Tasks and exercises –
(A) Revise the passage on the statutory power of sale from the words "1. Nutter’s form" through the words "138, 138 (1995).", replacing "methods" with "ways". Begin at the words "1. Nutter’s form" and stop after "138, 138 (1995).".
(B) Gather every line of the records that contains the word "farthest", copying each one in full.

Selected extract –
The power of sale also is limited by the requirements of G. L. c. 183, § 21, which was enacted in 1912 as part of “An Act to shorten the forms of deeds, mortgages and other instruments relating to real property.”  St. 1912, c. 502.  See Pinti v. Emigrant Mtge. Co., 472 Mass. 226, 235 (2015).  As the title of the act suggests, the purpose of § 21 was “to give the power of sale [a] ‘statutory form to shorten the length of mortgage instruments.’”  Id., quoting Eaton, 462 Mass. at 580 n.16.  Accordingly, § 21 defines the “statutory power of sale” and provides that it “may be incorporated in any mortgage by reference.”[5]

But the statutory power of sale is far more than a mere contractual shorthand; § 21 establishes affirmative requirements that a mortgagee must meet in order to foreclose by power of sale.[6]  See Eaton, 462 Mass. at 571 (“A foreclosure sale conducted pursuant to a power of sale in a mortgage must comply with all applicable statutory provisions, including in particular G. L. c. 183, § 21 . . .”).  Failure to strictly adhere to the requirements of § 21 renders a foreclosure sale void.  Ibanez, 458 Mass. at 646-647.

  1. Nutter’s form reverse mortgage.  In order for a mortgagee to exercise the statutory power of sale, the mortgage must itself grant such a power.  See id. at 646.  We conclude, as several Land Court judges have concluded, that there are generally three methods of incorporating the statutory power of sale into a mortgage:  first, by incorporating the exact language defining the statutory power of sale in § 21 into the text of the mortgage; second, by referring to this definition, generally by use of the term “statutory power of sale”; or third, by including language in the mortgage defining a power substantially similar to that of the statutory power.  See, e.g., Norton v. Joseph, 17 Land Ct. Rptr. 40, 41 (2009), aff’d, 77 Mass. App. Ct. 1120 (2010), citing The Massachusetts Co. v. Midura, 3 Land Ct. Rptr. 138, 138 (1995).

Data for the task –
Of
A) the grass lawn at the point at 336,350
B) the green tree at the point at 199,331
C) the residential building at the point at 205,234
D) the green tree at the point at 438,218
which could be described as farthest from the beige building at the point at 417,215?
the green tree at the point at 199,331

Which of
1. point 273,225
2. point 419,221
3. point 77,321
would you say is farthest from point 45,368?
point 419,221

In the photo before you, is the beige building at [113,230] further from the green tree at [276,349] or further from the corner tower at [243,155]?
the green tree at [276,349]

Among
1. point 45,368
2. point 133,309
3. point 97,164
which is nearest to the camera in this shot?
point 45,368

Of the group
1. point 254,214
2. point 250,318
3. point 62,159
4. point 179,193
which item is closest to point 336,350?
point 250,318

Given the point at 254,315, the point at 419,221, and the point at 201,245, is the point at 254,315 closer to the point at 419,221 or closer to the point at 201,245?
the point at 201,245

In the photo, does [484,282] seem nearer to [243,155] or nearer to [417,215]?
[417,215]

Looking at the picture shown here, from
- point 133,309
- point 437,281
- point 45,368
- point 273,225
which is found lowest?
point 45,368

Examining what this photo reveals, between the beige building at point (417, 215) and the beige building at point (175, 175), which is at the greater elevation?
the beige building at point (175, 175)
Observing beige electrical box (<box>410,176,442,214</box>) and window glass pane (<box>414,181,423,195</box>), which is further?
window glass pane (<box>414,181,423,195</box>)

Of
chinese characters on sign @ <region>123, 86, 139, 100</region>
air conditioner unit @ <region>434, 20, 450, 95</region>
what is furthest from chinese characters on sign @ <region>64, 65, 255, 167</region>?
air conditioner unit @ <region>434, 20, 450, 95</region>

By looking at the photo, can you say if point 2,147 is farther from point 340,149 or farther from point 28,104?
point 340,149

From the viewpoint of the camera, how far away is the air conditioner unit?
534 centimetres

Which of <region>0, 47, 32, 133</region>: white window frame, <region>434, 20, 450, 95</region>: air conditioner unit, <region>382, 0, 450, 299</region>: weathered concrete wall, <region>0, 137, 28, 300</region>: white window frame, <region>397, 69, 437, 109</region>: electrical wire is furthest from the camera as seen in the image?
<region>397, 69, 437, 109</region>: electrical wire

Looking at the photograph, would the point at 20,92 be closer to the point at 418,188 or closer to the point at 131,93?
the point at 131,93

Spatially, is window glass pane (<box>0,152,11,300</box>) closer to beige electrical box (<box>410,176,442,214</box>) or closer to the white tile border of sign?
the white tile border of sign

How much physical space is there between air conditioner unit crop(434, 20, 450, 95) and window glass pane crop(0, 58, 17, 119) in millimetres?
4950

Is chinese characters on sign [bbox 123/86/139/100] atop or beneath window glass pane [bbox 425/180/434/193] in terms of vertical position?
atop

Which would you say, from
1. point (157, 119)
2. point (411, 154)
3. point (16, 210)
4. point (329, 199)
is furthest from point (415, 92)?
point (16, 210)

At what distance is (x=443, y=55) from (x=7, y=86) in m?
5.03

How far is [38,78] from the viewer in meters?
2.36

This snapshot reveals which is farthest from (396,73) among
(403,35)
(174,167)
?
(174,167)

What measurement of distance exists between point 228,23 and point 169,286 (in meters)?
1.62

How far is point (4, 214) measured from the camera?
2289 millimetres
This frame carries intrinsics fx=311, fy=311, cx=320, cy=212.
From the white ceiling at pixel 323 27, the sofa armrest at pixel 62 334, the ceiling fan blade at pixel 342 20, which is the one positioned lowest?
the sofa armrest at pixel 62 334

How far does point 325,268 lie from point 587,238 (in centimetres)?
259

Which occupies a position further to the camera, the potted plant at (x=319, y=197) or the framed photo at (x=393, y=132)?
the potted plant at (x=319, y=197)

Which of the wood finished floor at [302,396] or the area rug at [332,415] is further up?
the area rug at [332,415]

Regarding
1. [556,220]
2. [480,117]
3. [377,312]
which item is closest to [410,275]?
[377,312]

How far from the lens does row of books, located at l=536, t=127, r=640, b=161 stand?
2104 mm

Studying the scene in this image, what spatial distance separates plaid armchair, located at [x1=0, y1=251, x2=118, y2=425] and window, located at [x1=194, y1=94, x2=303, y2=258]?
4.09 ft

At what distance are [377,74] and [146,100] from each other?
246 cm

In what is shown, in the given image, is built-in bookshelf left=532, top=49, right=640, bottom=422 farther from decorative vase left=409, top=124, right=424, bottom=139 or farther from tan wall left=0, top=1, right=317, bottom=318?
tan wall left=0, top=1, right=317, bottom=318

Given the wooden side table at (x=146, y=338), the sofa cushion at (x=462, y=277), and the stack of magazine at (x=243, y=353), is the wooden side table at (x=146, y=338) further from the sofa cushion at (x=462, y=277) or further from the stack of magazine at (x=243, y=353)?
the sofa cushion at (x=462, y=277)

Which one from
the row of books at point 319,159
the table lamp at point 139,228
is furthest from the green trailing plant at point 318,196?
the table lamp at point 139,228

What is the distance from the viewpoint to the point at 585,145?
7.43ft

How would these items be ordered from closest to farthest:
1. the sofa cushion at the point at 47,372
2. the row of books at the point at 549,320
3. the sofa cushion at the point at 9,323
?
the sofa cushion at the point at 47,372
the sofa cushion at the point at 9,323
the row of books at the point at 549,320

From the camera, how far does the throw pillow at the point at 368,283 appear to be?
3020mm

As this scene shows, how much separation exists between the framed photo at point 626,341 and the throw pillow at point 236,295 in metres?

Per-task answers –
(A)
1. Nutter’s form reverse mortgage.  In order for a mortgagee to exercise the statutory power of sale, the mortgage must itself grant such a power.  See id. at 646.  We conclude, as several Land Court judges have concluded, that there are generally three ways of incorporating the statutory power of sale into a mortgage:  first, by incorporating the exact language defining the statutory power of sale in § 21 into the text of the mortgage; second, by referring to this definition, generally by use of the term “statutory power of sale”; or third, by including language in the mortgage defining a power substantially similar to that of the statutory power.  See, e.g., Norton v. Joseph, 17 Land Ct. Rptr. 40, 41 (2009), aff’d, 77 Mass. App. Ct. 1120 (2010), citing The Massachusetts Co. v. Midura, 3 Land Ct. Rptr. 138, 138 (1995).

(B)
which could be described as farthest from the beige building at the point at 417,215?
would you say is farthest from point 45,368?
This snapshot reveals which is farthest from (396,73) among
How would these items be ordered from closest to farthest:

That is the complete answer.